Could you render everything from the row containing "Of (39,121) |" down to the end of the rows as a two-column CSV with the columns text and answer, one line per row? Put each field in quotes and turn its line breaks into spaces.

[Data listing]
━━━━━━━━━━━━━━━━━━━━

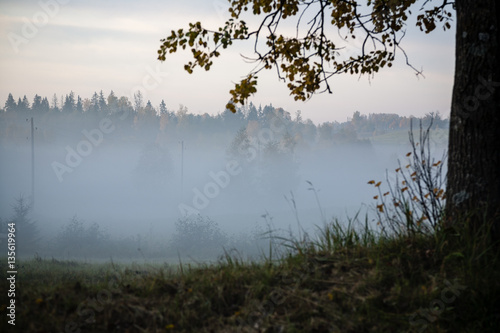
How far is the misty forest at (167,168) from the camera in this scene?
59.7 metres

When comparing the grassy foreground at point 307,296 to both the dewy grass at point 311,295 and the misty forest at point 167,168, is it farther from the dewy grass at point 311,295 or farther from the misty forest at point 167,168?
the misty forest at point 167,168

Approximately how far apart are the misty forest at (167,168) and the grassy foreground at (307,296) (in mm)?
34037

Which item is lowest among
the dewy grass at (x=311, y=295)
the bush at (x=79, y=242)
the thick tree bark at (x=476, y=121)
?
the bush at (x=79, y=242)

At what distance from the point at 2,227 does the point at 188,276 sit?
Answer: 146 ft

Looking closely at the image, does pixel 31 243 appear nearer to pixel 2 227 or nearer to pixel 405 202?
pixel 2 227

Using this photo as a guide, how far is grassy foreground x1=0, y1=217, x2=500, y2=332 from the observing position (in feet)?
12.1

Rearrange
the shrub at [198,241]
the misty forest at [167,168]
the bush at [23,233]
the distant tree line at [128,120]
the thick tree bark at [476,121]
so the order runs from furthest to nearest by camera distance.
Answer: the distant tree line at [128,120] < the misty forest at [167,168] < the shrub at [198,241] < the bush at [23,233] < the thick tree bark at [476,121]

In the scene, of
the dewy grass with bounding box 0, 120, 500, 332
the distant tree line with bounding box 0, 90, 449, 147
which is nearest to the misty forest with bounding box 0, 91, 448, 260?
the distant tree line with bounding box 0, 90, 449, 147

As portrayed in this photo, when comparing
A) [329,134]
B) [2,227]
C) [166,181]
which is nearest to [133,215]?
[166,181]

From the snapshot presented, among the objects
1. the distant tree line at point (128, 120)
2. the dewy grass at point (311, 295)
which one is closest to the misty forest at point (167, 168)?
the distant tree line at point (128, 120)

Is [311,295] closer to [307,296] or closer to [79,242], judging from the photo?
[307,296]

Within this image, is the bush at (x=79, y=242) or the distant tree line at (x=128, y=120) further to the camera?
the distant tree line at (x=128, y=120)

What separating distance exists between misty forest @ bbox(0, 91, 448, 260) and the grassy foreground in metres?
34.0

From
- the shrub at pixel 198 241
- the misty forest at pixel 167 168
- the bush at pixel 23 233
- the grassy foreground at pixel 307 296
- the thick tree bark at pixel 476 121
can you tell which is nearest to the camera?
the grassy foreground at pixel 307 296
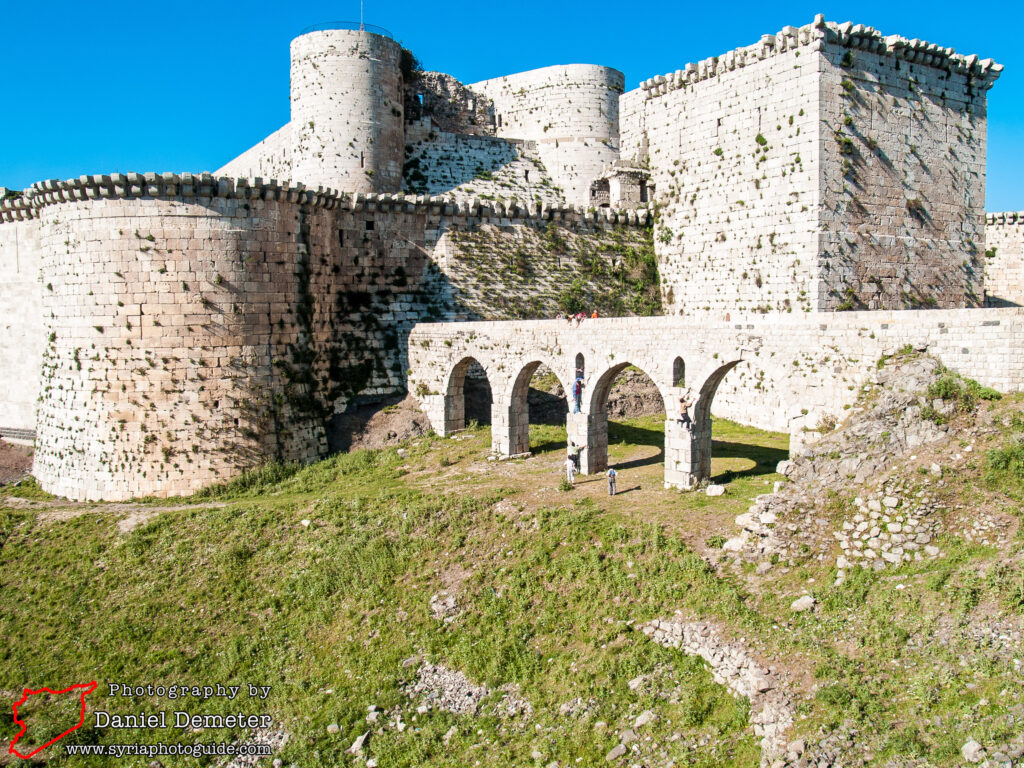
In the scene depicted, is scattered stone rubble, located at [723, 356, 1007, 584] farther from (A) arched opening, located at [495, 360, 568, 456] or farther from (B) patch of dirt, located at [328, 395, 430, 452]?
(B) patch of dirt, located at [328, 395, 430, 452]

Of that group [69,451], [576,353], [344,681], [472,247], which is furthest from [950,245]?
[69,451]

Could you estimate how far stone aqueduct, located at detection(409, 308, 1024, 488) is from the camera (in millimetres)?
13891

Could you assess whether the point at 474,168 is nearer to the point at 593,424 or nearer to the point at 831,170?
the point at 831,170

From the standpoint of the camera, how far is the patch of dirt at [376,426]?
82.2 feet

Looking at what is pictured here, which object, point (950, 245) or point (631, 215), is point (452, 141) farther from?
point (950, 245)

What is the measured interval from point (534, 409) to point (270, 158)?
17606mm

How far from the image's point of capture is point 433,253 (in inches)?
1111

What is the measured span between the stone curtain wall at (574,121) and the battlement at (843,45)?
7.80 metres

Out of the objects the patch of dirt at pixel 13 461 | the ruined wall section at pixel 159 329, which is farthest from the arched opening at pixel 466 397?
the patch of dirt at pixel 13 461

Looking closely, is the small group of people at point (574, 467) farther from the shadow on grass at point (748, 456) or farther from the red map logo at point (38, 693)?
the red map logo at point (38, 693)

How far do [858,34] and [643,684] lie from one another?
20.1 m

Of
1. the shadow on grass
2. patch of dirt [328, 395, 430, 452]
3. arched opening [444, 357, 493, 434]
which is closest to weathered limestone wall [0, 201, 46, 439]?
patch of dirt [328, 395, 430, 452]

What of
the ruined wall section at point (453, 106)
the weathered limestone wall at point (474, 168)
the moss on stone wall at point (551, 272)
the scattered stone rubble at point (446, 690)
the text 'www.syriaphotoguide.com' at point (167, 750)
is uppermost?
the ruined wall section at point (453, 106)

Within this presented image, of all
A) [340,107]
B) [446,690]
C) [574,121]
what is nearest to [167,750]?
[446,690]
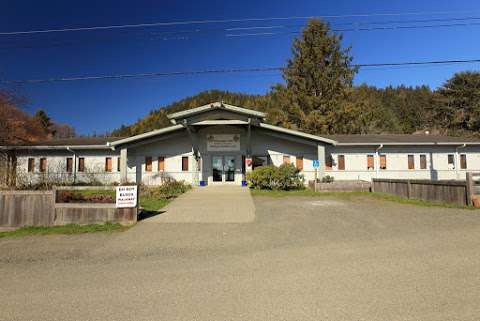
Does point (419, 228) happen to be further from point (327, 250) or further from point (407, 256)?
point (327, 250)

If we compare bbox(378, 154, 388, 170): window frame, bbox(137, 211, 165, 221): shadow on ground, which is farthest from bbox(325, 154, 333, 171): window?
bbox(137, 211, 165, 221): shadow on ground

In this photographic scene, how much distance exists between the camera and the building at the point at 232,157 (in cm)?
2022

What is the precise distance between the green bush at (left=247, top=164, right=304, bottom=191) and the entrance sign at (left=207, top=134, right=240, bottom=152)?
3.63 m

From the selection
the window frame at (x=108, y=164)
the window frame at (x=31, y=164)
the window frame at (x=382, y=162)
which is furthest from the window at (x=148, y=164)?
the window frame at (x=382, y=162)

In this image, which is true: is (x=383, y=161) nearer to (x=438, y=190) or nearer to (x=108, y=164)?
(x=438, y=190)

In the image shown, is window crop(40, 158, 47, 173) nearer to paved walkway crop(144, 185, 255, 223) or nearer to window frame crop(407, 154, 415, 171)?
paved walkway crop(144, 185, 255, 223)

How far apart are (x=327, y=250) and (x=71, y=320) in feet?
14.8

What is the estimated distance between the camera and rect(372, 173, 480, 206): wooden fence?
33.1 ft

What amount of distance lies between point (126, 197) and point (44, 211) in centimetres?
250

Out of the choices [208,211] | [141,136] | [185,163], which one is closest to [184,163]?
[185,163]

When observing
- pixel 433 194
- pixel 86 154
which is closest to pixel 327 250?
pixel 433 194

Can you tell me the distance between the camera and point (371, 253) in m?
5.32

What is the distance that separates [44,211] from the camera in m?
8.37

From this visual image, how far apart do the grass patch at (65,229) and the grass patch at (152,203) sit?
262 cm
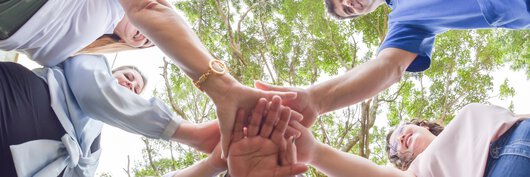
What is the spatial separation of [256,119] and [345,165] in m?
0.54

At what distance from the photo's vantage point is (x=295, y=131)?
211 centimetres

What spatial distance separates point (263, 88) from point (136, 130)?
2.25ft

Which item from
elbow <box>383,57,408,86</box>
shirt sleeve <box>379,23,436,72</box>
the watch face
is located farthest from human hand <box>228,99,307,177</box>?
shirt sleeve <box>379,23,436,72</box>

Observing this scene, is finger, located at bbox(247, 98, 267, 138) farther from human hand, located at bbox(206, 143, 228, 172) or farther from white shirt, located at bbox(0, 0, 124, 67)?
white shirt, located at bbox(0, 0, 124, 67)

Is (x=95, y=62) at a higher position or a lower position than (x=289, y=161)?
higher

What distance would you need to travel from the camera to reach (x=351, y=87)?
2.39 meters

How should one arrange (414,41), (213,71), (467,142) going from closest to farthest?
(467,142) → (213,71) → (414,41)

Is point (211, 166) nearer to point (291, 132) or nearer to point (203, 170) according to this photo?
point (203, 170)

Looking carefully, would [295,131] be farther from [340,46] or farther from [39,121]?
[340,46]

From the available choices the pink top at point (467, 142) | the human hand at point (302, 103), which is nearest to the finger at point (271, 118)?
the human hand at point (302, 103)

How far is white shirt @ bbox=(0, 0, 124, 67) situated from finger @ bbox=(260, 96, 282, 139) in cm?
90

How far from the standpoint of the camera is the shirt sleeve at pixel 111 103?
183 centimetres

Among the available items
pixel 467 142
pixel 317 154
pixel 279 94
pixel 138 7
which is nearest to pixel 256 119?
pixel 279 94

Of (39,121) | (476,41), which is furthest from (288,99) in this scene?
(476,41)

━━━━━━━━━━━━━━━━━━━━

▶ Task answer:
text,answer
"Of (39,121) | (476,41), which is furthest from (288,99) in this scene?","(476,41)"